4. Fine-grained classification: While acknowledging the need for standardized comparisons, we remark that the OOD landscape is littered with strange matchups drawn from Tiny-ImageNet , LSUN, CIFAR-x and SVHN datasets that seem rather ad-hoc. This coincides with this uncanny side-stepping of the world of fine-grained classification datasets. Don't they constitute the Rosetta stone for the field?

5. Anomaly detection / outlier detection / novelty detection:[ **Insert Distracted Boyfriend meme here** ]. In the pre-deep learning Neanderthal era, loads of interesting and useful ideas were

6. Mind the Domain-bias: This should seem like a no-brainer, but I'd reckon its worth reiterating that there's exists a vast world outside of Machine Learning outside of Computer Vision. The intuitions developed on a bunch of idiosyncratic datasets in Computer Vision do not / cannot and will not hold true when you switch the application. As someone who grapples with human kinematics and motion-sensor tensors on a daily basis, I can vouch that when it comes to transfer learning, optimal architecture design , learning-rate regimes and ODD, most best-practices developed in Computer Vision do not hold true!

7. Hypothesis testing literature: Seriously people. There's an entire rich sub-domain of stats called Hypothesis testing that the DL-bros have totally side-stepped. Take a look. Especially at this Hyppo

8. Don’t ignore calibration : I've observed that often model calibration ideas are weirdly kept separated from the OOD question. Isn't efficient ODD at the heart of a well calibrated model?

9. Mind the loopholes in falling back on humans : Face-based surveillance systems deployed in real world are, in fact, human-in-the-loop systems. yet they falter.
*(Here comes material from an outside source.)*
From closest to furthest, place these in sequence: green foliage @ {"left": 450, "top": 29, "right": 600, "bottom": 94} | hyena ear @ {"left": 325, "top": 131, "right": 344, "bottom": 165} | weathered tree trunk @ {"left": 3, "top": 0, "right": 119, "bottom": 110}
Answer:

This should not come as a surprise. The human vision system is NOT bias-free! Mind the 3 Ps: Psychonomics, Prosopagnosia, Pareidolia.
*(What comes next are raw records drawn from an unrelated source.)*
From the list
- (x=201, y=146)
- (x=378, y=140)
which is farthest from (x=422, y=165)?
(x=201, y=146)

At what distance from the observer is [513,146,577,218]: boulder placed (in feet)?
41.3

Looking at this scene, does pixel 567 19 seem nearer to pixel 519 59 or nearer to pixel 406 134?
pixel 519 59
10. In defense of the NN- Isolation bias: Much akin to Model calibration, the sub-domains of Membership inference attacks, Dataset distillation, Lottery-ticket-hypothesis-type model compression and data-augmentation techniques strongly influence OOD susceptibility. In the case of

11. Emergent lure of Africa as an OOD proving ground: As much of the imagined occident and the Far East falls under the sway of Big Data, it gets accommodated as ‘in-distribution’. This is quickly eliciting a predictivism driven ‘observer effect’ where Algorithms trained in familiar “in-distributed” settings excelling on in-distributed data are ‘Meh!’. This sets the stage for an emergent lure of Africa as an OOD proving ground where algorithms trained in in-distributed occidental bastions endure their baptism by fire.